I also summarized the returns over the last 12 months, and below, I list stocks with at least a 1% average return, that are positive 80% of the time during the first week of expiration cycles. Only three stocks make both lists -- Centene Corp (NYSE:CNC), Harman International Industries Inc (NYSE:HAR), and O'Reilly Automotive Inc (NASDAQ:ORLY). Which list is more relevant? A case could be made for either. The list above encompasses more returns -- and a larger sample size is generally better -- but the list below has more recent data, and would be more relevant if something affecting the outcome has changed, like the popularity of weekly options.
I looked at Apple Inc. (NASDAQ:AAPL), specifically, since it is such a popular name. It ranks second on the list above, but does not appear on the list below at all, as it has been negative during the first week of the past four expiration cycles. As such, I would advise against blindly playing stocks on the list.

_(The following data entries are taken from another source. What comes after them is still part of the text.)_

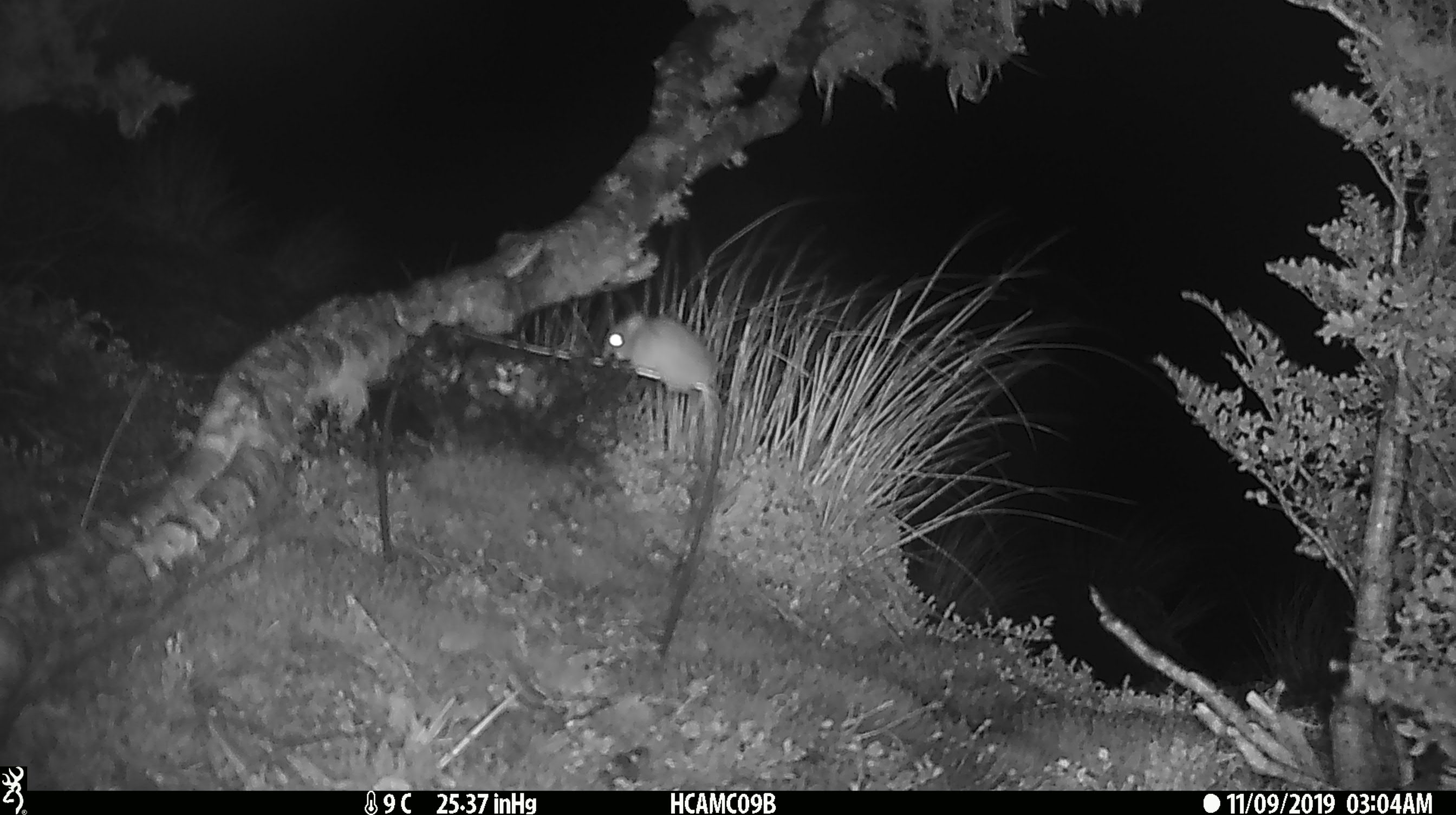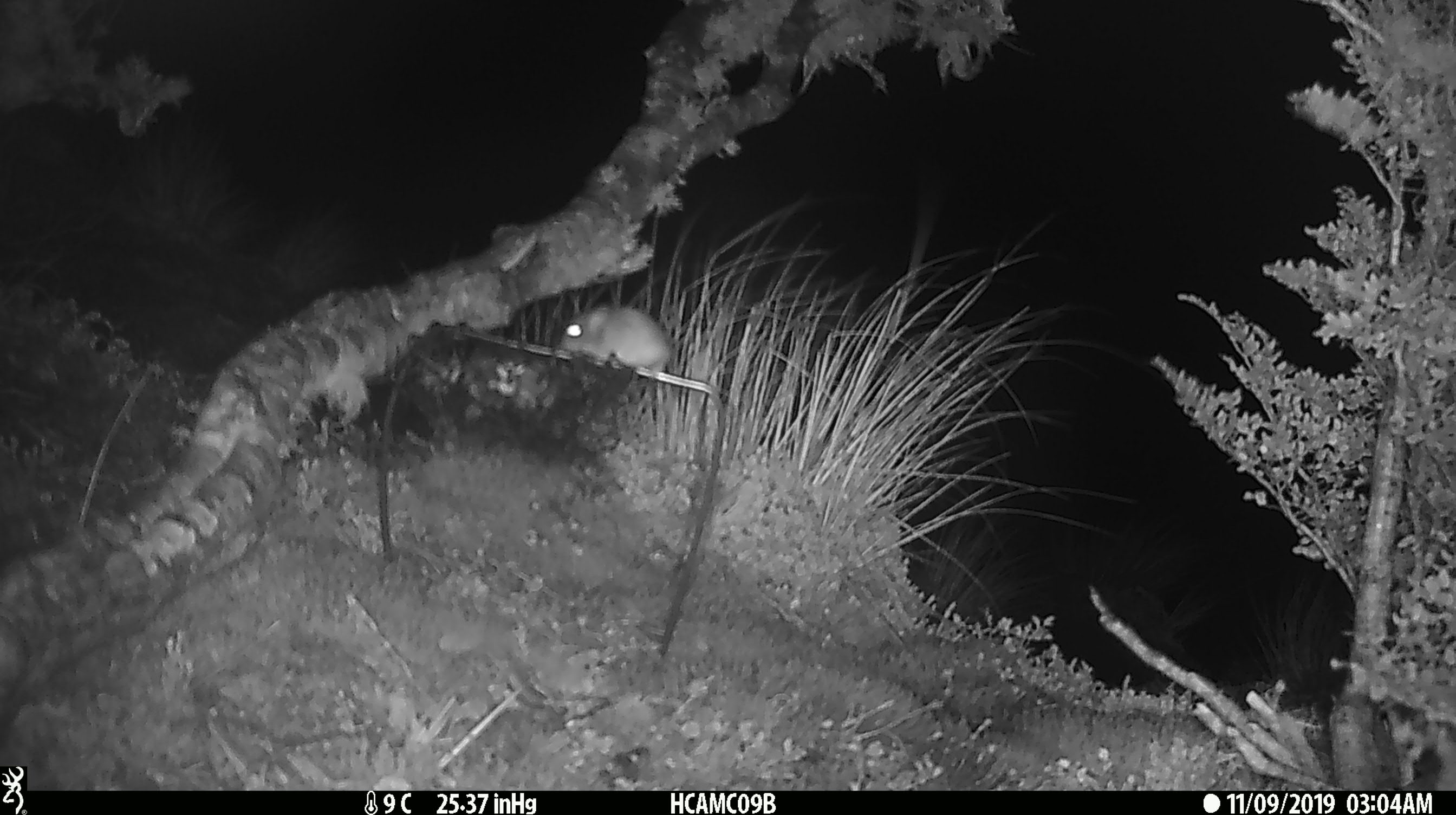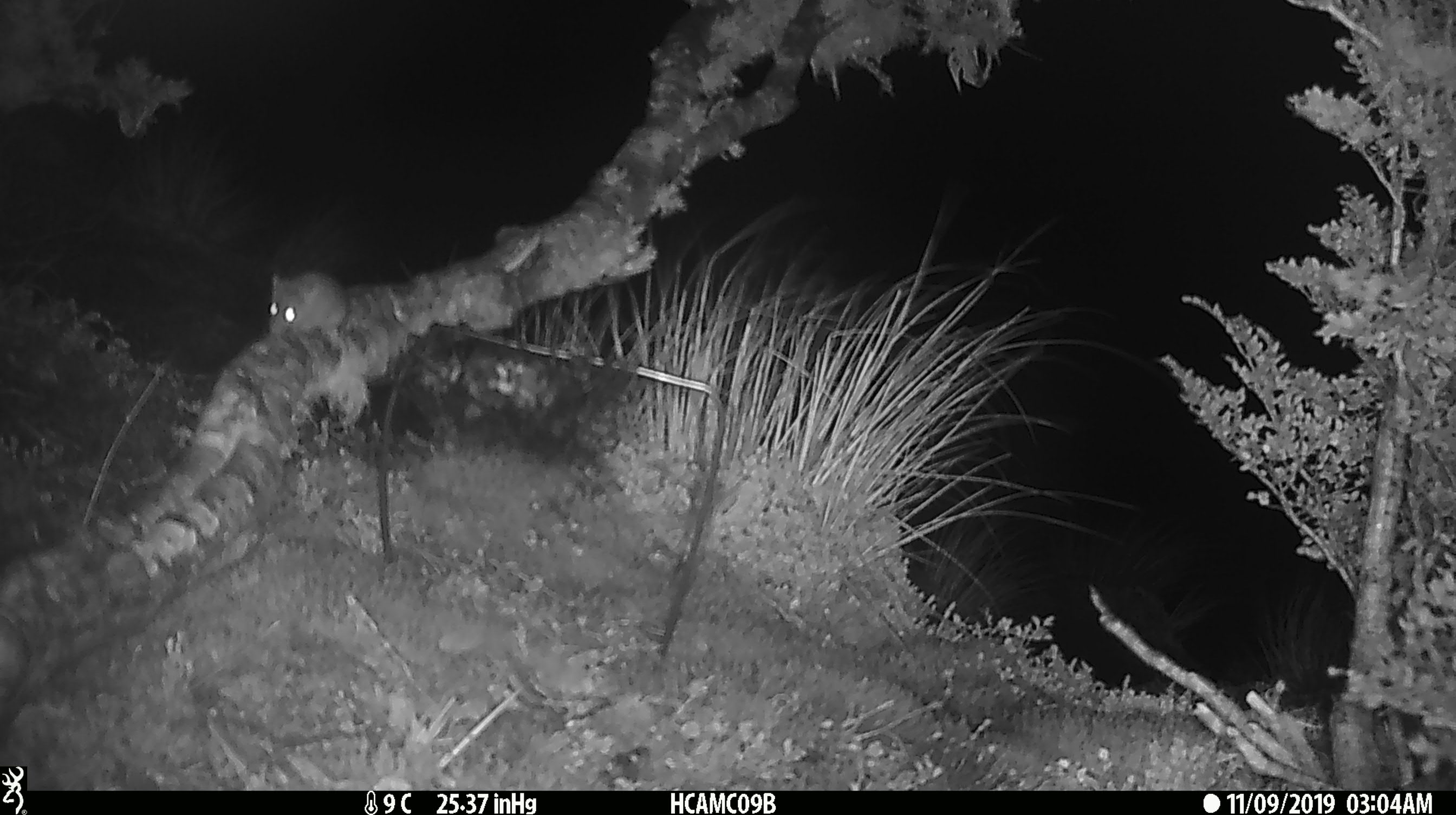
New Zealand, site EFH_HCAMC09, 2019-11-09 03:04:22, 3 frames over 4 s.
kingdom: Animalia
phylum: Chordata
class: Mammalia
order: Rodentia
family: Muridae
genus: Mus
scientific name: Mus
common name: mouse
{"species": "mouse (Mus)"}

Relative Strength of First Week vs. Other Weeks: Here's one more way I looked at this. I found the average weekly return for each stock during the first week of the expiration cycle, and then the average return for other weeks. I ranked the stocks by the relative strength of the first week vs. other weeks. The first list of stocks are stocks that have done the best the first week of the cycle compared to other weeks. This list seems to have a lot of retailers and consumer discretionary names on it. The second list of stocks -- the worst stocks to own the first week of the cycle, compared to other weeks -- seems to contain more oil and materials stocks.